--- Start of EXTRACTED ENTRIES ---

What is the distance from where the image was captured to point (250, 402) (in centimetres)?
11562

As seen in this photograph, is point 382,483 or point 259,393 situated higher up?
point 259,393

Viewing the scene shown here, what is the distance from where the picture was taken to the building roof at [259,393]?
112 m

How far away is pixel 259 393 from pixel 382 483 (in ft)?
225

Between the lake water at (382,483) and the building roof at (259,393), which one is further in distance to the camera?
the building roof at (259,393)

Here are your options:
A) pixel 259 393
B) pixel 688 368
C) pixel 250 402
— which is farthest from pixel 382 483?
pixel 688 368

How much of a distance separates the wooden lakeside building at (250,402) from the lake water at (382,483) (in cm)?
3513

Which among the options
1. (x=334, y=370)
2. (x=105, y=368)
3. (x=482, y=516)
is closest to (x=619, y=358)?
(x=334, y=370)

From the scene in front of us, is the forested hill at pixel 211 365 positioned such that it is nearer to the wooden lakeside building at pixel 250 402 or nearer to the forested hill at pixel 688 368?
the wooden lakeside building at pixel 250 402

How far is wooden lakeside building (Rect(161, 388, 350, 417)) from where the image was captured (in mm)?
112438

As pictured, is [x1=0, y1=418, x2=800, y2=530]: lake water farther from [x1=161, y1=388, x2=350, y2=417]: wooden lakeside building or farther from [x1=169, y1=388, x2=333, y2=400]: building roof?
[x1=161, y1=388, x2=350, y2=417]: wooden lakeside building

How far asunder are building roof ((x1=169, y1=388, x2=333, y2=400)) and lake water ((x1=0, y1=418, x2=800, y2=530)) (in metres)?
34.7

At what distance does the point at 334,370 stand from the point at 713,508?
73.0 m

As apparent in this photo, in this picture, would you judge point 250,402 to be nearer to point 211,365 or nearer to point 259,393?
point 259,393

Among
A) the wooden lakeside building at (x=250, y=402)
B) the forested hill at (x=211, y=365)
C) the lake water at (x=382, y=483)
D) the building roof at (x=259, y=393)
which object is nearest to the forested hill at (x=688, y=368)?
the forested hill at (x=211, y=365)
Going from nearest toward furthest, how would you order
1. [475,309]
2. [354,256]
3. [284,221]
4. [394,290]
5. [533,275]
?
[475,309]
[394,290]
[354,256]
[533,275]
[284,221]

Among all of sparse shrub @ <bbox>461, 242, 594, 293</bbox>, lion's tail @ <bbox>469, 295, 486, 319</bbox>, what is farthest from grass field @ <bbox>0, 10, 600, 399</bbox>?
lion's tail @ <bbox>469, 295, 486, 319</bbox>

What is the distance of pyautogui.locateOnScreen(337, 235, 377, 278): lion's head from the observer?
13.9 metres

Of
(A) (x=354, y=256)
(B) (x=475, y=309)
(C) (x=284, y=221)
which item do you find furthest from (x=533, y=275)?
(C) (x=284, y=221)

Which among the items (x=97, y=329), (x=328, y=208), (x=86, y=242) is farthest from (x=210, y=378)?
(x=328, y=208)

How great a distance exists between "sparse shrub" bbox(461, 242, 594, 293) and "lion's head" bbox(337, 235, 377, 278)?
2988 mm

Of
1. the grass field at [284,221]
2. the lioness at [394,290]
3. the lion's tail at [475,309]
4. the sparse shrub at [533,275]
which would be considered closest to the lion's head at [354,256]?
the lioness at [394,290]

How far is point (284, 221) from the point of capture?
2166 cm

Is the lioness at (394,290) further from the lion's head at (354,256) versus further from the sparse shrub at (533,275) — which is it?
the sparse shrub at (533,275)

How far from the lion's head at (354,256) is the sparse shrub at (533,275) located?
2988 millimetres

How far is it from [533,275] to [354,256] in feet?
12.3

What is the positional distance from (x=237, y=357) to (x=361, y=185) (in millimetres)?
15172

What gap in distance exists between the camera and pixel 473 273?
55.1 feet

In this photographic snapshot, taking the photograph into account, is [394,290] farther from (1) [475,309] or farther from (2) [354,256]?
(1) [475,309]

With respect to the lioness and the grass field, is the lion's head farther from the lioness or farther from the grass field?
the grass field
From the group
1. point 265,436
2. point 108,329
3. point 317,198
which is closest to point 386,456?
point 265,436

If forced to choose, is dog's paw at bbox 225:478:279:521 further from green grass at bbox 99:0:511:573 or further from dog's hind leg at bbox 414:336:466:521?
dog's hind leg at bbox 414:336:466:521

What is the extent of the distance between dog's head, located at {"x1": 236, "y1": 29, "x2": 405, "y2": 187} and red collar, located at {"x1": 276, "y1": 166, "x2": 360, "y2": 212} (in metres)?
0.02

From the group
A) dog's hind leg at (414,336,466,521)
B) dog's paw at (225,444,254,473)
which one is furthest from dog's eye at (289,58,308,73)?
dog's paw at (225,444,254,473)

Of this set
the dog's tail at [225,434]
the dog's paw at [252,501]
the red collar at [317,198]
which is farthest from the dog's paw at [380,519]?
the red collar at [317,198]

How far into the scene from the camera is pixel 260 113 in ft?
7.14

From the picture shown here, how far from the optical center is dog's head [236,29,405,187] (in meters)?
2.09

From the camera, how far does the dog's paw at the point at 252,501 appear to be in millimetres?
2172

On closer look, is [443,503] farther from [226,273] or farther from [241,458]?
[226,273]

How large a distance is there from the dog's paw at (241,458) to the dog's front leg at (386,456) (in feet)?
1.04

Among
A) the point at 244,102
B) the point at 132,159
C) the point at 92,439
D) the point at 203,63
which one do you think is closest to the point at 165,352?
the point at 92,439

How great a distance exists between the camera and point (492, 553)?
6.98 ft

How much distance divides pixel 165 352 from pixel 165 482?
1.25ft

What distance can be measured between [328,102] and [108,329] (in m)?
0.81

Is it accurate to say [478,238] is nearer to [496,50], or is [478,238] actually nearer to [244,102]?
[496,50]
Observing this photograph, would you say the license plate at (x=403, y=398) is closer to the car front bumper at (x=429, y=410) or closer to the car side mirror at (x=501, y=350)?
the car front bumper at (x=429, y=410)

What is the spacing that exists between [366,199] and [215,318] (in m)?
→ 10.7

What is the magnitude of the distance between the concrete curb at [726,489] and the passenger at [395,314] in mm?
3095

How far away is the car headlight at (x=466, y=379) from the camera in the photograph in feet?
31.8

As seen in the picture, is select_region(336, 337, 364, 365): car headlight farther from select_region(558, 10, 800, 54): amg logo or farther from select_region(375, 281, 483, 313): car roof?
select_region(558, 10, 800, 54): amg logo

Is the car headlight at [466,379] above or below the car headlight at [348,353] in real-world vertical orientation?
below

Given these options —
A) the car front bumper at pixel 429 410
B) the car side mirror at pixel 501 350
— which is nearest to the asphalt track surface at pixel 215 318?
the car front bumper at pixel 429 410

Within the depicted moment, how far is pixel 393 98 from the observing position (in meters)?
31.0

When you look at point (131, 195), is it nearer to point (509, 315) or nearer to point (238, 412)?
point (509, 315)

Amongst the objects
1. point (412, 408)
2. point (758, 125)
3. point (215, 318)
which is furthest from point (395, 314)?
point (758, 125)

--- End of EXTRACTED ENTRIES ---

Repeat every one of the items above verbatim, with no changes.

_RESULT OF THE TASK:_
What is the distance from where the image was captured to point (250, 402) (in centimetres)?
11562

As seen in this photograph, is point 382,483 or point 259,393 situated higher up?
point 259,393

Viewing the scene shown here, what is the distance from where the picture was taken to the building roof at [259,393]?
112 m

How far away is pixel 259 393 from pixel 382 483 (in ft)?
225

Between the lake water at (382,483) and the building roof at (259,393), which one is further in distance to the camera?
the building roof at (259,393)

Here are your options:
A) pixel 259 393
B) pixel 688 368
C) pixel 250 402
— which is farthest from pixel 382 483?
pixel 688 368

How much of a distance separates the wooden lakeside building at (250,402) from the lake water at (382,483) (in cm)?
3513

Which among the options
1. (x=334, y=370)
2. (x=105, y=368)
3. (x=482, y=516)
is closest to (x=619, y=358)?
(x=334, y=370)

From the scene in front of us, is the forested hill at pixel 211 365 positioned such that it is nearer to the wooden lakeside building at pixel 250 402 or nearer to the forested hill at pixel 688 368?
the wooden lakeside building at pixel 250 402

How far is wooden lakeside building (Rect(161, 388, 350, 417)) from where the image was captured (in mm)?
112438

As pictured, is [x1=0, y1=418, x2=800, y2=530]: lake water farther from [x1=161, y1=388, x2=350, y2=417]: wooden lakeside building or farther from [x1=169, y1=388, x2=333, y2=400]: building roof?
[x1=161, y1=388, x2=350, y2=417]: wooden lakeside building

How far asunder are building roof ((x1=169, y1=388, x2=333, y2=400)) and lake water ((x1=0, y1=418, x2=800, y2=530)) (in metres)?
34.7

At what distance does the point at 334,370 stand from the point at 713,508?
73.0 m

As apparent in this photo, in this picture, would you judge point 250,402 to be nearer to point 211,365 or nearer to point 259,393?
point 259,393

Among
A) the wooden lakeside building at (x=250, y=402)
B) the forested hill at (x=211, y=365)
C) the lake water at (x=382, y=483)
D) the building roof at (x=259, y=393)
which object is nearest to the forested hill at (x=688, y=368)?
the forested hill at (x=211, y=365)
Going from nearest toward furthest, how would you order
1. [475,309]
2. [354,256]
3. [284,221]
4. [394,290]
5. [533,275]
?
[475,309]
[394,290]
[354,256]
[533,275]
[284,221]

Among all of sparse shrub @ <bbox>461, 242, 594, 293</bbox>, lion's tail @ <bbox>469, 295, 486, 319</bbox>, what is farthest from grass field @ <bbox>0, 10, 600, 399</bbox>?
lion's tail @ <bbox>469, 295, 486, 319</bbox>

What is the distance of pyautogui.locateOnScreen(337, 235, 377, 278): lion's head from the observer?
13.9 metres

Of
(A) (x=354, y=256)
(B) (x=475, y=309)
(C) (x=284, y=221)
which item do you find furthest from (x=533, y=275)?
(C) (x=284, y=221)

Which among the items (x=97, y=329), (x=328, y=208), (x=86, y=242) is farthest from (x=210, y=378)?
(x=328, y=208)

How great a distance exists between "sparse shrub" bbox(461, 242, 594, 293) and "lion's head" bbox(337, 235, 377, 278)?
2988 mm

Of
1. the grass field at [284,221]
2. the lioness at [394,290]
3. the lion's tail at [475,309]
4. the sparse shrub at [533,275]
which would be considered closest to the lion's head at [354,256]?
the lioness at [394,290]

How far is point (284, 221) from the point of capture?
2166 cm

Is the lioness at (394,290) further from the lion's head at (354,256) versus further from the sparse shrub at (533,275) — which is it?
the sparse shrub at (533,275)

How far from the lion's head at (354,256) is the sparse shrub at (533,275) located?
2988 millimetres

How far is it from [533,275] to [354,256] in feet?
12.3

What is the positional distance from (x=237, y=357) to (x=361, y=185) (in millimetres)?
15172

What gap in distance exists between the camera and pixel 473 273?
55.1 feet

In this photographic snapshot, taking the photograph into account, is [394,290] farther from (1) [475,309] or farther from (2) [354,256]?
(1) [475,309]

With respect to the lioness and the grass field, is the lion's head farther from the lioness or farther from the grass field?
the grass field
From the group
1. point 265,436
2. point 108,329
3. point 317,198
which is closest to point 386,456?
point 265,436

If forced to choose, is dog's paw at bbox 225:478:279:521 further from green grass at bbox 99:0:511:573 or further from dog's hind leg at bbox 414:336:466:521?
dog's hind leg at bbox 414:336:466:521

What is the extent of the distance between dog's head, located at {"x1": 236, "y1": 29, "x2": 405, "y2": 187} and red collar, located at {"x1": 276, "y1": 166, "x2": 360, "y2": 212} (in metres)?
0.02

From the group
A) dog's hind leg at (414,336,466,521)
B) dog's paw at (225,444,254,473)
which one is furthest from dog's eye at (289,58,308,73)?
dog's paw at (225,444,254,473)

Of this set
the dog's tail at [225,434]
the dog's paw at [252,501]
the red collar at [317,198]
which is farthest from the dog's paw at [380,519]?
the red collar at [317,198]

How far into the scene from the camera is pixel 260 113 in ft?
7.14

From the picture shown here, how far from the optical center is dog's head [236,29,405,187] (in meters)?
2.09

From the camera, how far does the dog's paw at the point at 252,501 appear to be in millimetres?
2172

On closer look, is [443,503] farther from [226,273] or farther from [241,458]?
[226,273]

How large a distance is there from the dog's paw at (241,458) to the dog's front leg at (386,456) (in feet)?
1.04

Among
A) the point at 244,102
B) the point at 132,159
C) the point at 92,439
D) the point at 203,63
which one do you think is closest to the point at 165,352?
the point at 92,439

How great a distance exists between the camera and point (492, 553)?
6.98 ft

How much distance divides pixel 165 352 from pixel 165 482?
1.25ft

What distance can be measured between [328,102] and [108,329] (in m)?
0.81

Is it accurate to say [478,238] is nearer to [496,50], or is [478,238] actually nearer to [244,102]?
[496,50]
Observing this photograph, would you say the license plate at (x=403, y=398) is closer to the car front bumper at (x=429, y=410) or closer to the car side mirror at (x=501, y=350)?
the car front bumper at (x=429, y=410)

What is the spacing that exists between [366,199] and [215,318] (in m)?
→ 10.7

What is the magnitude of the distance between the concrete curb at [726,489] and the passenger at [395,314] in mm?
3095

How far away is the car headlight at (x=466, y=379) from the camera in the photograph in feet?
31.8

As seen in the picture, is select_region(336, 337, 364, 365): car headlight farther from select_region(558, 10, 800, 54): amg logo or farther from select_region(375, 281, 483, 313): car roof?
select_region(558, 10, 800, 54): amg logo

Is the car headlight at [466,379] above or below the car headlight at [348,353] in real-world vertical orientation?
below

Given these options —
A) the car front bumper at pixel 429 410
B) the car side mirror at pixel 501 350
— which is nearest to the asphalt track surface at pixel 215 318?
the car front bumper at pixel 429 410

Within the depicted moment, how far is pixel 393 98 from the observing position (in meters)?
31.0

When you look at point (131, 195), is it nearer to point (509, 315) or nearer to point (238, 412)?
point (509, 315)

Amongst the objects
1. point (412, 408)
2. point (758, 125)
3. point (215, 318)
which is furthest from point (395, 314)?
point (758, 125)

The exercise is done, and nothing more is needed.